**Instructions for the task:** Return each line exactly as written. Begin with the first line of the entries and end with the line that has "common name: pig-tailed macaque".

──────── Data for this exercise ────────

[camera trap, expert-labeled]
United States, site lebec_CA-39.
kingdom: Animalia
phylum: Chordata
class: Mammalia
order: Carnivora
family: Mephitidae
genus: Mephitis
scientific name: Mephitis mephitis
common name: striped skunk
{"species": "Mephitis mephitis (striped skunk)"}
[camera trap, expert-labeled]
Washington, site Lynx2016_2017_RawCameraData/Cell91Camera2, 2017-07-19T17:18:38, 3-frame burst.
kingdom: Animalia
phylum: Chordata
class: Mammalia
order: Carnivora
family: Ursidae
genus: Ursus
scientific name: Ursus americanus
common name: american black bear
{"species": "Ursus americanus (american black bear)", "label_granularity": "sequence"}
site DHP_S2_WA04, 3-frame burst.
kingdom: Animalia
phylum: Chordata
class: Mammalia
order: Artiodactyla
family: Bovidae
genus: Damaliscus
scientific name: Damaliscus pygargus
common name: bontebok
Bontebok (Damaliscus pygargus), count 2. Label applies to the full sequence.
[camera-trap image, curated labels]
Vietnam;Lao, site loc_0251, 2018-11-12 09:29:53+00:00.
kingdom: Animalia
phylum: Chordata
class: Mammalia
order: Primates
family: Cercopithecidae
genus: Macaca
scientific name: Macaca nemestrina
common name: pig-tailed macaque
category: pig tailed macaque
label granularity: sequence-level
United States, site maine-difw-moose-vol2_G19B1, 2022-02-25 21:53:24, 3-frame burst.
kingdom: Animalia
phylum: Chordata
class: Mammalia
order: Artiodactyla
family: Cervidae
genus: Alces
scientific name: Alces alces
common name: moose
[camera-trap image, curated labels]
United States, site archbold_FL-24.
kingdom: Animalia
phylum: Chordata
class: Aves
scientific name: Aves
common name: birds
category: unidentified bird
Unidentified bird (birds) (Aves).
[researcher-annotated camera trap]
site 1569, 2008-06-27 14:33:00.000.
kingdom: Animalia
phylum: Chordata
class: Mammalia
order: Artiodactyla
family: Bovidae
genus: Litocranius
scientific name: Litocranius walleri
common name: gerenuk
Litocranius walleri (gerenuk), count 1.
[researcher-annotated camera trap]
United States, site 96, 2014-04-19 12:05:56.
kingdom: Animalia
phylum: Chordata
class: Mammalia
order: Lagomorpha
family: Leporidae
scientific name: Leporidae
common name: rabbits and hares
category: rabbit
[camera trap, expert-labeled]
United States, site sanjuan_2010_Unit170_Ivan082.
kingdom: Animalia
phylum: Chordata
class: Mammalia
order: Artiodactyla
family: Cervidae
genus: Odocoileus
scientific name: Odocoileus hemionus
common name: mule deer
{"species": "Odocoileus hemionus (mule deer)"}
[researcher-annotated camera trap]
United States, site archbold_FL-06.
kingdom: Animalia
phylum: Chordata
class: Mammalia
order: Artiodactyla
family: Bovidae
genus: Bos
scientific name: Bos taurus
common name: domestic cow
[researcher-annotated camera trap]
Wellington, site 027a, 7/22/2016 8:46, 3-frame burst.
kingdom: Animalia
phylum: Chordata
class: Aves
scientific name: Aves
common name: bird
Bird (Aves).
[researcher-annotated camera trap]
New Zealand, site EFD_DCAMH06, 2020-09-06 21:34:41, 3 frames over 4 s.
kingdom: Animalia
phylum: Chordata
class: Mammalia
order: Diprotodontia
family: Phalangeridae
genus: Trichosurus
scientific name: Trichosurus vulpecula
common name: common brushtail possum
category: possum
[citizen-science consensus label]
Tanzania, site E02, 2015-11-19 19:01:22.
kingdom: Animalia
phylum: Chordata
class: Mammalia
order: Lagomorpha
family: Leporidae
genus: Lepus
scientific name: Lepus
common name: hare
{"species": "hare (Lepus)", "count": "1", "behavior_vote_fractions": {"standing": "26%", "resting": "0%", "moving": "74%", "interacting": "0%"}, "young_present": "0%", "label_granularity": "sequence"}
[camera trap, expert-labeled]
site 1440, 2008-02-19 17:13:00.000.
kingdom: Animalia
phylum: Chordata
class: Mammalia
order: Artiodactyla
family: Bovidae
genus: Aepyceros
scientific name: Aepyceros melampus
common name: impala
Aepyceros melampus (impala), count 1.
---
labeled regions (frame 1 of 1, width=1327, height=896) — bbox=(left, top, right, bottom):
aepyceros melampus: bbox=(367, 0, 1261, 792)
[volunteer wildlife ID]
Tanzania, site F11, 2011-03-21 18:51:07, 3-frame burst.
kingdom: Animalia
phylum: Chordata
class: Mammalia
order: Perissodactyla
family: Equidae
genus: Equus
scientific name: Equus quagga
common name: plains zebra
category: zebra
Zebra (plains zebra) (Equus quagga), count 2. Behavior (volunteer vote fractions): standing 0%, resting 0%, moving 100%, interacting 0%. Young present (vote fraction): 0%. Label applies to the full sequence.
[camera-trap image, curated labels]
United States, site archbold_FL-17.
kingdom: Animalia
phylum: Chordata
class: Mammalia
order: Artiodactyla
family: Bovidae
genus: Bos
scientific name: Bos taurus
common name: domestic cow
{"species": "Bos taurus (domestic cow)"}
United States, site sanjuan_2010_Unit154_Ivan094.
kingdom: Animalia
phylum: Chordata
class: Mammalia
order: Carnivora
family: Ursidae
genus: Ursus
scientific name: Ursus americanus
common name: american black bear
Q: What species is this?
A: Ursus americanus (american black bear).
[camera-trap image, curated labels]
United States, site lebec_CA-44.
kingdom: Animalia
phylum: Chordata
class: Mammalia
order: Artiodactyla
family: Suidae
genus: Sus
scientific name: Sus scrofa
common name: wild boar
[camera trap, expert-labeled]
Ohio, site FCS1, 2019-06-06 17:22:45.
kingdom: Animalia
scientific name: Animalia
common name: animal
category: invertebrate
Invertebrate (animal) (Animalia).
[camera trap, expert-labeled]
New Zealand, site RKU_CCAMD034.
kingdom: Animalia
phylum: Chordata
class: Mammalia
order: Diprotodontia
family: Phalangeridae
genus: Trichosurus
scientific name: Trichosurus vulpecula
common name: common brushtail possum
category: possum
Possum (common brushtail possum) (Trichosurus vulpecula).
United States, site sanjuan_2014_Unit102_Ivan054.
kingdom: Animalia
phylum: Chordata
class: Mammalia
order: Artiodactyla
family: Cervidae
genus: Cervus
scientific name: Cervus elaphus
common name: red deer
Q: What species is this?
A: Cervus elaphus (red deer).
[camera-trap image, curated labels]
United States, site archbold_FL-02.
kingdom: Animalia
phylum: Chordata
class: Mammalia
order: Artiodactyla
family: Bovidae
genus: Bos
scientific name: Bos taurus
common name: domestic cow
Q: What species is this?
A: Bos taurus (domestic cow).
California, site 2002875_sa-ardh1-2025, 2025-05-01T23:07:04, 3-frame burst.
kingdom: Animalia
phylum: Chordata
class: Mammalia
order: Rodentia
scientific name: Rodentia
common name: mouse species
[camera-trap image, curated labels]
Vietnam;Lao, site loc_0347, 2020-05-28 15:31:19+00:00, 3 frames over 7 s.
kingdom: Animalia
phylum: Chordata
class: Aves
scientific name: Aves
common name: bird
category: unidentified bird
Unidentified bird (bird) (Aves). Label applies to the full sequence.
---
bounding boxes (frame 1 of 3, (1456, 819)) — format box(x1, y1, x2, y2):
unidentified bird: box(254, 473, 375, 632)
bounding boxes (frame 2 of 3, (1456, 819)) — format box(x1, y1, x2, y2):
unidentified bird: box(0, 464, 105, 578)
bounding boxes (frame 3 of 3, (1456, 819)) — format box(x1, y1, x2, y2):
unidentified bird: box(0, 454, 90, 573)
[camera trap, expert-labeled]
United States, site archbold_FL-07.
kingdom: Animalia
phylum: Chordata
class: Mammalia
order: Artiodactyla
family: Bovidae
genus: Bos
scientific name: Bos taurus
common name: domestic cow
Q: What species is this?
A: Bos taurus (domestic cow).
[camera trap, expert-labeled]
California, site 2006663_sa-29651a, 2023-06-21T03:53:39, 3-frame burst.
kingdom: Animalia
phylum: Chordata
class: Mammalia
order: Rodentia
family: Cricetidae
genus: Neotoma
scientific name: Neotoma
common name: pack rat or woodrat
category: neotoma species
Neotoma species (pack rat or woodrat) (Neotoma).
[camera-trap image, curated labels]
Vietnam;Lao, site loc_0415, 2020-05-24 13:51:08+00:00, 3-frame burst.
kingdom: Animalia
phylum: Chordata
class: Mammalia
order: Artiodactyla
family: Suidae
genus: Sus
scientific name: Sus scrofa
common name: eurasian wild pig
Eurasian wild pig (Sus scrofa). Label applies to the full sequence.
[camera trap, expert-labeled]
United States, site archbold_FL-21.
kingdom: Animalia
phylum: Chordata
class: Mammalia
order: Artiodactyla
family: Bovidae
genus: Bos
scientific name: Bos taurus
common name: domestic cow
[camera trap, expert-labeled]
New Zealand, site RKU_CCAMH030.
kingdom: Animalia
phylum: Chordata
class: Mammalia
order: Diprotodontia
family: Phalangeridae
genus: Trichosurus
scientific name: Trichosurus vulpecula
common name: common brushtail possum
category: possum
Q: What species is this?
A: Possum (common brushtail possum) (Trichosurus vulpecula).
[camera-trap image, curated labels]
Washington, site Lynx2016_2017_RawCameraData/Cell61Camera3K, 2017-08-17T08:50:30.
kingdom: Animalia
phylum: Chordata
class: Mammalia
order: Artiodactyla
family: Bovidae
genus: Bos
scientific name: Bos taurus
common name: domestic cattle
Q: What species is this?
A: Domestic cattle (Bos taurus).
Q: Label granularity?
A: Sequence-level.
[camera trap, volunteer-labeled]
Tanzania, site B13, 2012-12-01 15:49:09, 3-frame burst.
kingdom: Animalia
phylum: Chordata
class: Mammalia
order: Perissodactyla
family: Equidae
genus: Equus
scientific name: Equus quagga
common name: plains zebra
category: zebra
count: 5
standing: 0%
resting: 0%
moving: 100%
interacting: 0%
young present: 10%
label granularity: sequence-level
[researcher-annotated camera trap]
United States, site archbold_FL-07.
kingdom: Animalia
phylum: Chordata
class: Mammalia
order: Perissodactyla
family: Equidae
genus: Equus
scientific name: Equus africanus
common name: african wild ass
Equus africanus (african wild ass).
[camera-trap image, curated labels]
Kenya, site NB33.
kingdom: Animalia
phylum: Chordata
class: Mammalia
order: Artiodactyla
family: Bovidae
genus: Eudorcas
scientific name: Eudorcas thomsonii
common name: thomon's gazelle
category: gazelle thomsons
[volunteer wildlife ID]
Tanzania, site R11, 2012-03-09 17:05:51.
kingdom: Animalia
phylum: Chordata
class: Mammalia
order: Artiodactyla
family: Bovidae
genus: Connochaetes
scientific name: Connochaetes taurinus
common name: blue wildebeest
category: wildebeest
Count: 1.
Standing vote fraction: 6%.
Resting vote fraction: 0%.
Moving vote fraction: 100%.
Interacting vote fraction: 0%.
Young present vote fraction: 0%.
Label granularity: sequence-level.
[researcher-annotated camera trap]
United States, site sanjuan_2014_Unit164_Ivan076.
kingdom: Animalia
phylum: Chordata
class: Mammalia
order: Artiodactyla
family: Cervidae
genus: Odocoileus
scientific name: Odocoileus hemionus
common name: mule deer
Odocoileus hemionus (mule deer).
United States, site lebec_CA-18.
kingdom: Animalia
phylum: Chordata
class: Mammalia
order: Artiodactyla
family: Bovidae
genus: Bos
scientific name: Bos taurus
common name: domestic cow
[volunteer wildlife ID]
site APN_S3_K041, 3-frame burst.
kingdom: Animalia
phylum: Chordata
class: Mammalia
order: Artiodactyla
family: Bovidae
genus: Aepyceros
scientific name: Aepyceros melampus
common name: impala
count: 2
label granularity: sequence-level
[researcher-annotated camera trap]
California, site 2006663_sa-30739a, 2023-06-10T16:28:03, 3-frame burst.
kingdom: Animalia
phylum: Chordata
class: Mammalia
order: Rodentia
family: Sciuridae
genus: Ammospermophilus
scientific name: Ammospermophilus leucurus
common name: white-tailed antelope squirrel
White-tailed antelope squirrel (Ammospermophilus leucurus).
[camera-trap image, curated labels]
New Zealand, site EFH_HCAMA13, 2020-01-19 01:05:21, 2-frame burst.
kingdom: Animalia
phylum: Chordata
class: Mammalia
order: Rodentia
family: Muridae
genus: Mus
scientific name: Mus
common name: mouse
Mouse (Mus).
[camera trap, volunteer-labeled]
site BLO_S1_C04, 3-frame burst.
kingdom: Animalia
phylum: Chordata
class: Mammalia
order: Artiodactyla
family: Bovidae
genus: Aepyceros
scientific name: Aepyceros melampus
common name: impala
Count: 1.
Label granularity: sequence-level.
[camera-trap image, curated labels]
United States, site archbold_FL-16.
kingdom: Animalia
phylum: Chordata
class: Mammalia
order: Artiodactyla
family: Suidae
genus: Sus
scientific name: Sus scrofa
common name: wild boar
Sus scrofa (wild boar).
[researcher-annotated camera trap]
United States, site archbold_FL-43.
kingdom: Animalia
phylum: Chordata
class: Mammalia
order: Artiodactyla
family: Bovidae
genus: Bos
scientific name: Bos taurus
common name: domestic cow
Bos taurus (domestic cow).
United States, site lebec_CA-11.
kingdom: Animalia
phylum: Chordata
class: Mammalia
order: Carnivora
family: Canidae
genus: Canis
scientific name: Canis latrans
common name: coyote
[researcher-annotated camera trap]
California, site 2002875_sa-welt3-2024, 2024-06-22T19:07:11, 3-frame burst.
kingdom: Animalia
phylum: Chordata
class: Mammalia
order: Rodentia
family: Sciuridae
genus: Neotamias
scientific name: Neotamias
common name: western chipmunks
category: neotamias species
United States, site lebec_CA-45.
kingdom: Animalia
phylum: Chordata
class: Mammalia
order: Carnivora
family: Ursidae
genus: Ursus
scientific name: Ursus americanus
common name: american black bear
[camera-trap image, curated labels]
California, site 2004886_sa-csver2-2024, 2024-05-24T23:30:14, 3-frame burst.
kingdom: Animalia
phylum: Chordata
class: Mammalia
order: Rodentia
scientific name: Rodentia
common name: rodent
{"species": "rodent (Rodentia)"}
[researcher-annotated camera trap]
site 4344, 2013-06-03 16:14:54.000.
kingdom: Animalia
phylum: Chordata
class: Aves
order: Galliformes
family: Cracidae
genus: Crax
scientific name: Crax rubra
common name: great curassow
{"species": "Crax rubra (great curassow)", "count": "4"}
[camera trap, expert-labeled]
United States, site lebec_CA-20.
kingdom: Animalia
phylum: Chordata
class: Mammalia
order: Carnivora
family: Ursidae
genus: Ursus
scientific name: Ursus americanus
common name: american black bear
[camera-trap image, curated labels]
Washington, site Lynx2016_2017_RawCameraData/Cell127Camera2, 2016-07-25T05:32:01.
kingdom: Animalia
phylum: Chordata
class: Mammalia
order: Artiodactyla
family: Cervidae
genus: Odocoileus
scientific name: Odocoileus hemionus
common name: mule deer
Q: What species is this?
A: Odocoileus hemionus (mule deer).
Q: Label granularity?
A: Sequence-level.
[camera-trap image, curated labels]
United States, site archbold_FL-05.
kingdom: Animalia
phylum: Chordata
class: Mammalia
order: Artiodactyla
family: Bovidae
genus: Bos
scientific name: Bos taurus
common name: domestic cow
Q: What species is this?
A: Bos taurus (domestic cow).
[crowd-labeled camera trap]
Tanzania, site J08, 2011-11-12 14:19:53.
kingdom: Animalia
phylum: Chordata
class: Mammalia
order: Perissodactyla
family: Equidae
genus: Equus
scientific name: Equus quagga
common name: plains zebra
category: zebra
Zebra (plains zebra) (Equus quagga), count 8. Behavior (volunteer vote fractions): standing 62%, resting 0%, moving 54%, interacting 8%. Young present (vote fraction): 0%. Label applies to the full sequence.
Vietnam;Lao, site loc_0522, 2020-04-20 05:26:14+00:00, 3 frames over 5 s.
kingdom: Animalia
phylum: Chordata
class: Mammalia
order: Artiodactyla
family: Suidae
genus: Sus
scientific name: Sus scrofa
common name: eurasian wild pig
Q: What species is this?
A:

────────

**Response area:**
[camera trap, expert-labeled]
United States, site lebec_CA-39.
kingdom: Animalia
phylum: Chordata
class: Mammalia
order: Carnivora
family: Mephitidae
genus: Mephitis
scientific name: Mephitis mephitis
common name: striped skunk
{"species": "Mephitis mephitis (striped skunk)"}
[camera trap, expert-labeled]
Washington, site Lynx2016_2017_RawCameraData/Cell91Camera2, 2017-07-19T17:18:38, 3-frame burst.
kingdom: Animalia
phylum: Chordata
class: Mammalia
order: Carnivora
family: Ursidae
genus: Ursus
scientific name: Ursus americanus
common name: american black bear
{"species": "Ursus americanus (american black bear)", "label_granularity": "sequence"}
site DHP_S2_WA04, 3-frame burst.
kingdom: Animalia
phylum: Chordata
class: Mammalia
order: Artiodactyla
family: Bovidae
genus: Damaliscus
scientific name: Damaliscus pygargus
common name: bontebok
Bontebok (Damaliscus pygargus), count 2. Label applies to the full sequence.
[camera-trap image, curated labels]
Vietnam;Lao, site loc_0251, 2018-11-12 09:29:53+00:00.
kingdom: Animalia
phylum: Chordata
class: Mammalia
order: Primates
family: Cercopithecidae
genus: Macaca
scientific name: Macaca nemestrina
common name: pig-tailed macaque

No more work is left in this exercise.